## Work instructions
Below is a listing; reproduce each line of it exactly.

## Entries provided
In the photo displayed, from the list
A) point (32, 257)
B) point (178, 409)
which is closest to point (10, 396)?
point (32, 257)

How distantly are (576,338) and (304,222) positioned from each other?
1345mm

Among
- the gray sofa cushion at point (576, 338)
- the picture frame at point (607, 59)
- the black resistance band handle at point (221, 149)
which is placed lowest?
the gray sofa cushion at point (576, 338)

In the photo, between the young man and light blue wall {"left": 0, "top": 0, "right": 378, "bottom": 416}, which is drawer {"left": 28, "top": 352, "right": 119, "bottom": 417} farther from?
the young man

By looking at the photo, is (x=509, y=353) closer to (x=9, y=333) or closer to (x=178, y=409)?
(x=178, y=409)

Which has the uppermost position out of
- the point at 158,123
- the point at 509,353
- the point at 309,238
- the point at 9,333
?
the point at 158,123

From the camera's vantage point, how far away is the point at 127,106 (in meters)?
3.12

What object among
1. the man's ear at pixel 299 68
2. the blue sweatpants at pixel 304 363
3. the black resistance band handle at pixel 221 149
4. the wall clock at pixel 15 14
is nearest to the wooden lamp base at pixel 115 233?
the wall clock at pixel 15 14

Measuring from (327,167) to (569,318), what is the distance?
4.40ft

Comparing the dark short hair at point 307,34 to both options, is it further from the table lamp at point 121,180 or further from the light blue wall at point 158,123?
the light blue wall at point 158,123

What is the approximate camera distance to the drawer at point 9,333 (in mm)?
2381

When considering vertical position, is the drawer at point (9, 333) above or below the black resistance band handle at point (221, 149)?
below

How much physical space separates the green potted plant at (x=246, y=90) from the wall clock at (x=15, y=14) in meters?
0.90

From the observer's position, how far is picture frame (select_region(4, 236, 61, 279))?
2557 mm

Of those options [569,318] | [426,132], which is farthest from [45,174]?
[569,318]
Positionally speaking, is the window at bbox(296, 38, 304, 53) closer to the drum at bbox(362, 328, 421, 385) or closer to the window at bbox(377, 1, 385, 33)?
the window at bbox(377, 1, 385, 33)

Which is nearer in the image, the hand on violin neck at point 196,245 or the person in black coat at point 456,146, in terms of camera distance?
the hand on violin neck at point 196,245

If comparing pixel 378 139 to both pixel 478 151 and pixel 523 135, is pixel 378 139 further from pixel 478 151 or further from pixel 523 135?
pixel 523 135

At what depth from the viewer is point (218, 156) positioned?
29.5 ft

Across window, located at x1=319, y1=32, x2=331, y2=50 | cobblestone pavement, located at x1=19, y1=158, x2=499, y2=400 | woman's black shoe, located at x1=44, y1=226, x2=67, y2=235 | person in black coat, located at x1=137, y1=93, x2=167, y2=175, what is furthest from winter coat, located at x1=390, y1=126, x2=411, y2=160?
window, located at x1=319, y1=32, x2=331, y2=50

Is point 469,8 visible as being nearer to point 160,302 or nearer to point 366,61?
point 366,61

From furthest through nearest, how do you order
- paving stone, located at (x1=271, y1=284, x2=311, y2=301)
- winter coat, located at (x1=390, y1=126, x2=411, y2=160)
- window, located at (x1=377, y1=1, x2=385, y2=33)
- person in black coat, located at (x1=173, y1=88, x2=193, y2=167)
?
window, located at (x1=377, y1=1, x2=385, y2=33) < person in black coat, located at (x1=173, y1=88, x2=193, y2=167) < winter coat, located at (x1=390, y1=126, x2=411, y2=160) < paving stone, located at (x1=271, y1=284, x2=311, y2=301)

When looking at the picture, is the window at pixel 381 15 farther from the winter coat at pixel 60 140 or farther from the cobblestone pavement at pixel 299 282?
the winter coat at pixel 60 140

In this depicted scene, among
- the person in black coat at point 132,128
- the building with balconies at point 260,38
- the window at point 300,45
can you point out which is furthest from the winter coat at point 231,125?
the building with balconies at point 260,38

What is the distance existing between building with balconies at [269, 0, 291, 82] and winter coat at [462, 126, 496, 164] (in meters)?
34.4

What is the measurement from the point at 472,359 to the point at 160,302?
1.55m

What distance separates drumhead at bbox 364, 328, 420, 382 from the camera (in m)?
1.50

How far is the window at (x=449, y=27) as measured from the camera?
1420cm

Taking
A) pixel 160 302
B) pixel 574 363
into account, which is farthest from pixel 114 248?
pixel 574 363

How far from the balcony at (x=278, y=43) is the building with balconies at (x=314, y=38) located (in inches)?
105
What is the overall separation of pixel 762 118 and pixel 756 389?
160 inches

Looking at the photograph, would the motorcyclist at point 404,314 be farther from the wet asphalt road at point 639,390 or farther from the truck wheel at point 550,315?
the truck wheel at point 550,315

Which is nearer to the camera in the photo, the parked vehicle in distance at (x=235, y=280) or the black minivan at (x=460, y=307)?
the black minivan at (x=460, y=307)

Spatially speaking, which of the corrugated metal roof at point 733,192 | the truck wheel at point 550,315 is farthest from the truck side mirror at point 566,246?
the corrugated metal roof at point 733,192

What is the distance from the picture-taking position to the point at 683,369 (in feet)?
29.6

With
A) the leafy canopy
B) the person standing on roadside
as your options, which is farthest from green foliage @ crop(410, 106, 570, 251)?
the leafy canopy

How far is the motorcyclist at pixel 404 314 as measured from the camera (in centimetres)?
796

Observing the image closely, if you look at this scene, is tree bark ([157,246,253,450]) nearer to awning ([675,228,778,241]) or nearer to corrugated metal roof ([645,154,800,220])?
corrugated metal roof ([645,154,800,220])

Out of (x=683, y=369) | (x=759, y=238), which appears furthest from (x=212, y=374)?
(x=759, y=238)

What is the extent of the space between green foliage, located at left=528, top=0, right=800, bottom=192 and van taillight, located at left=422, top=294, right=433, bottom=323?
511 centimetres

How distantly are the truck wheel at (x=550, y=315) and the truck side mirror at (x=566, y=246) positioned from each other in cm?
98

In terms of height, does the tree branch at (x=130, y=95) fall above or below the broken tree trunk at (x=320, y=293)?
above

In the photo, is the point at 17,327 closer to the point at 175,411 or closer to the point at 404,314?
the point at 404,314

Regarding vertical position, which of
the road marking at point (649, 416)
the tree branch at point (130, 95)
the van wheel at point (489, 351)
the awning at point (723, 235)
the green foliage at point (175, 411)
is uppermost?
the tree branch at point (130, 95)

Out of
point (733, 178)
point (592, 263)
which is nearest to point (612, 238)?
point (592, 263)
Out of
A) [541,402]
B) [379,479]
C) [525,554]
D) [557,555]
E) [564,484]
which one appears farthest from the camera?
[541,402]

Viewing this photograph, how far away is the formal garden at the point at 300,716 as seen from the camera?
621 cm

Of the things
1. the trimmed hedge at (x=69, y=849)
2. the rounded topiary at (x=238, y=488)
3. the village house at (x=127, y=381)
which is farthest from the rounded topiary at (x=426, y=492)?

## The result
In the photo displayed, from the list
A) point (32, 257)
B) point (178, 409)
which is closest to point (10, 396)?
point (32, 257)

How distantly are (576,338) and (304,222) positioned from each other?
1345mm

Among
- the gray sofa cushion at point (576, 338)
- the picture frame at point (607, 59)
- the black resistance band handle at point (221, 149)
which is placed lowest?
the gray sofa cushion at point (576, 338)

In the photo, between the young man and light blue wall {"left": 0, "top": 0, "right": 378, "bottom": 416}, which is drawer {"left": 28, "top": 352, "right": 119, "bottom": 417} farther from?
the young man

By looking at the photo, is (x=509, y=353) closer to (x=9, y=333) or closer to (x=178, y=409)?
(x=178, y=409)

Which has the uppermost position out of
- the point at 158,123
- the point at 509,353
- the point at 309,238
- the point at 9,333
?
the point at 158,123

From the camera's vantage point, how far away is the point at 127,106 (in meters)?
3.12

What object among
1. the man's ear at pixel 299 68
2. the blue sweatpants at pixel 304 363
3. the black resistance band handle at pixel 221 149
4. the wall clock at pixel 15 14
is nearest to the wooden lamp base at pixel 115 233?
the wall clock at pixel 15 14

Measuring from (327,167) to (569,318), what is the distance?
4.40ft

Comparing the dark short hair at point 307,34 to both options, is it further from the table lamp at point 121,180 or further from the light blue wall at point 158,123?
the light blue wall at point 158,123

What is the approximate camera distance to the drawer at point 9,333 (in mm)?
2381

When considering vertical position, is the drawer at point (9, 333) above or below the black resistance band handle at point (221, 149)?
below

How much physical space separates the green potted plant at (x=246, y=90) from the wall clock at (x=15, y=14) in meters?
0.90

From the observer's position, how far is picture frame (select_region(4, 236, 61, 279))?
2557 mm

Of those options [569,318] | [426,132], which is farthest from [45,174]?
[569,318]
Positionally speaking, is the window at bbox(296, 38, 304, 53) closer to the drum at bbox(362, 328, 421, 385) or closer to the window at bbox(377, 1, 385, 33)?
the window at bbox(377, 1, 385, 33)

Which is nearer in the image, the hand on violin neck at point 196,245 or the person in black coat at point 456,146, in terms of camera distance?
the hand on violin neck at point 196,245

If comparing pixel 378 139 to both pixel 478 151 and pixel 523 135, is pixel 378 139 further from pixel 478 151 or further from pixel 523 135?
pixel 523 135

At what depth from the viewer is point (218, 156) positioned?
29.5 ft

Across window, located at x1=319, y1=32, x2=331, y2=50 | cobblestone pavement, located at x1=19, y1=158, x2=499, y2=400 | woman's black shoe, located at x1=44, y1=226, x2=67, y2=235 | person in black coat, located at x1=137, y1=93, x2=167, y2=175, what is furthest from winter coat, located at x1=390, y1=126, x2=411, y2=160?
window, located at x1=319, y1=32, x2=331, y2=50

Is point 469,8 visible as being nearer to point 160,302 or nearer to point 366,61?
point 366,61

From furthest through nearest, how do you order
- paving stone, located at (x1=271, y1=284, x2=311, y2=301)
- winter coat, located at (x1=390, y1=126, x2=411, y2=160)
- window, located at (x1=377, y1=1, x2=385, y2=33)
- person in black coat, located at (x1=173, y1=88, x2=193, y2=167)
?
window, located at (x1=377, y1=1, x2=385, y2=33) < person in black coat, located at (x1=173, y1=88, x2=193, y2=167) < winter coat, located at (x1=390, y1=126, x2=411, y2=160) < paving stone, located at (x1=271, y1=284, x2=311, y2=301)

When looking at the picture, is the window at pixel 381 15 farther from the winter coat at pixel 60 140 or farther from the cobblestone pavement at pixel 299 282?
the winter coat at pixel 60 140

In this depicted scene, among
- the person in black coat at point 132,128
- the building with balconies at point 260,38
- the window at point 300,45
can you point out which is furthest from the winter coat at point 231,125?
the building with balconies at point 260,38

What is the distance existing between building with balconies at [269, 0, 291, 82] and winter coat at [462, 126, 496, 164] (in meters)?
34.4

What is the measurement from the point at 472,359 to the point at 160,302?
1.55m

What distance separates drumhead at bbox 364, 328, 420, 382 from the camera (in m)?
1.50

How far is the window at (x=449, y=27) as measured from the camera?
1420cm

Taking
A) pixel 160 302
B) pixel 574 363
into account, which is farthest from pixel 114 248?
pixel 574 363

How far from the balcony at (x=278, y=43) is the building with balconies at (x=314, y=38) located (in inches)?
105
What is the overall separation of pixel 762 118 and pixel 756 389?
160 inches

Looking at the photograph, would the motorcyclist at point 404,314 be farther from the wet asphalt road at point 639,390 or farther from the truck wheel at point 550,315?
the truck wheel at point 550,315

Which is nearer to the camera in the photo, the parked vehicle in distance at (x=235, y=280) or the black minivan at (x=460, y=307)?
the black minivan at (x=460, y=307)

Spatially speaking, which of the corrugated metal roof at point 733,192 | the truck wheel at point 550,315 is farthest from the truck side mirror at point 566,246?
the corrugated metal roof at point 733,192

What is the distance from the picture-taking position to the point at 683,369 (in feet)?
29.6

With
A) the leafy canopy
B) the person standing on roadside
as your options, which is farthest from green foliage @ crop(410, 106, 570, 251)?
the leafy canopy

How far is the motorcyclist at pixel 404 314 as measured from the camera (in centimetres)?
796

Observing the image closely, if you look at this scene, is tree bark ([157,246,253,450]) nearer to awning ([675,228,778,241]) or nearer to corrugated metal roof ([645,154,800,220])?
corrugated metal roof ([645,154,800,220])

Out of (x=683, y=369) | (x=759, y=238), which appears furthest from (x=212, y=374)?
(x=759, y=238)

What is the extent of the space between green foliage, located at left=528, top=0, right=800, bottom=192 and van taillight, located at left=422, top=294, right=433, bottom=323?
511 centimetres

How distantly are the truck wheel at (x=550, y=315) and the truck side mirror at (x=566, y=246) positioned from each other in cm?
98

In terms of height, does the tree branch at (x=130, y=95) fall above or below the broken tree trunk at (x=320, y=293)?
above

In the photo, is the point at 17,327 closer to the point at 175,411 or closer to the point at 404,314?
the point at 404,314

Regarding vertical position, which of
the road marking at point (649, 416)
the tree branch at point (130, 95)
the van wheel at point (489, 351)
the awning at point (723, 235)
the green foliage at point (175, 411)
is uppermost?
the tree branch at point (130, 95)

Out of
point (733, 178)
point (592, 263)
which is nearest to point (612, 238)?
point (592, 263)
Out of
A) [541,402]
B) [379,479]
C) [525,554]
D) [557,555]
E) [564,484]
which one appears farthest from the camera?
[541,402]

Viewing this photograph, how far away is the formal garden at the point at 300,716 as seen from the camera?
621 cm

Of the things
1. the trimmed hedge at (x=69, y=849)
2. the rounded topiary at (x=238, y=488)
3. the village house at (x=127, y=381)
which is farthest from the rounded topiary at (x=426, y=492)?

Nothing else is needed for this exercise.